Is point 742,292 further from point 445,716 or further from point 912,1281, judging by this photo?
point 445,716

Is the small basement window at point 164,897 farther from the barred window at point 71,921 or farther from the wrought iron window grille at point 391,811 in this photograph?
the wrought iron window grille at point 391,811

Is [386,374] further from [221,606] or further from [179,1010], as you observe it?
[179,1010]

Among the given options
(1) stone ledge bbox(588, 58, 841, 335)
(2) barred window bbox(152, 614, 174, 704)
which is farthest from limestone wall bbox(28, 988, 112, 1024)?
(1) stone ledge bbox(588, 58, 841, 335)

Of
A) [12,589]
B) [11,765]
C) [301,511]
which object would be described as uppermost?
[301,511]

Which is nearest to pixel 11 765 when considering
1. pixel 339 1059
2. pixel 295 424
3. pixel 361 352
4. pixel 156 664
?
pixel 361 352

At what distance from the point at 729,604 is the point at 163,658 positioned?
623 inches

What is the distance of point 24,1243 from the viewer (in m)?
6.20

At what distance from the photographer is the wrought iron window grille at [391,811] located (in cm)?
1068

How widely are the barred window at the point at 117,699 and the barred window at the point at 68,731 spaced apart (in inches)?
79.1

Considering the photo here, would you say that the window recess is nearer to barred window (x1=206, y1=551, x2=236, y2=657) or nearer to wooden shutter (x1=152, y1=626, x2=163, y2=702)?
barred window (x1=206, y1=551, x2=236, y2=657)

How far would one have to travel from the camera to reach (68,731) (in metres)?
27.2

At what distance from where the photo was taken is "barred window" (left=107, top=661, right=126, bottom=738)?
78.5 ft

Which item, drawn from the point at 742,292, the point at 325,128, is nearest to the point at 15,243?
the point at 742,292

....................

§ Written task: Reproduce all of the data above with "limestone wall" swapped for "brick wall", leaving everything else unchanged.

§ Exercise solution:
Is point 742,292 further from point 445,716 or further from point 912,1281, judging by this photo?
point 445,716

Is the small basement window at point 164,897 farther from the barred window at point 71,921 or farther from the wrought iron window grille at point 391,811 in this photograph?
the wrought iron window grille at point 391,811

Is [386,374] further from [221,606] or further from [179,1010], as you observe it?
[179,1010]

Among the given options
(1) stone ledge bbox(588, 58, 841, 335)
(2) barred window bbox(152, 614, 174, 704)
which is farthest from brick wall bbox(28, 988, 112, 1024)?
(1) stone ledge bbox(588, 58, 841, 335)

Of
A) [12,589]
B) [11,765]
C) [301,511]
which object would be described as uppermost?
[301,511]

Which is nearest to pixel 11 765 when considering
1. pixel 339 1059
2. pixel 295 424
3. pixel 361 352
4. pixel 156 664
?
pixel 361 352

At what distance from the point at 729,604 is the point at 163,658 positioned?
623 inches

What is the distance of point 24,1243 from the viewer (in m)?
6.20

At what distance from the photographer is the wrought iron window grille at [391,811] located (in cm)?
1068

How widely are the barred window at the point at 117,699 and the barred window at the point at 68,731 spaced apart (in inches)?
79.1

Considering the photo here, would you say that the window recess is nearer to barred window (x1=206, y1=551, x2=236, y2=657) or nearer to wooden shutter (x1=152, y1=626, x2=163, y2=702)?
barred window (x1=206, y1=551, x2=236, y2=657)

How far would one have to travel from the camera to reach (68,731) (in metres)?
27.2

At what distance from where the photo was taken is "barred window" (left=107, top=661, right=126, bottom=738)?
78.5 ft

Which item, drawn from the point at 742,292, the point at 325,128, is nearest to the point at 15,243?
the point at 742,292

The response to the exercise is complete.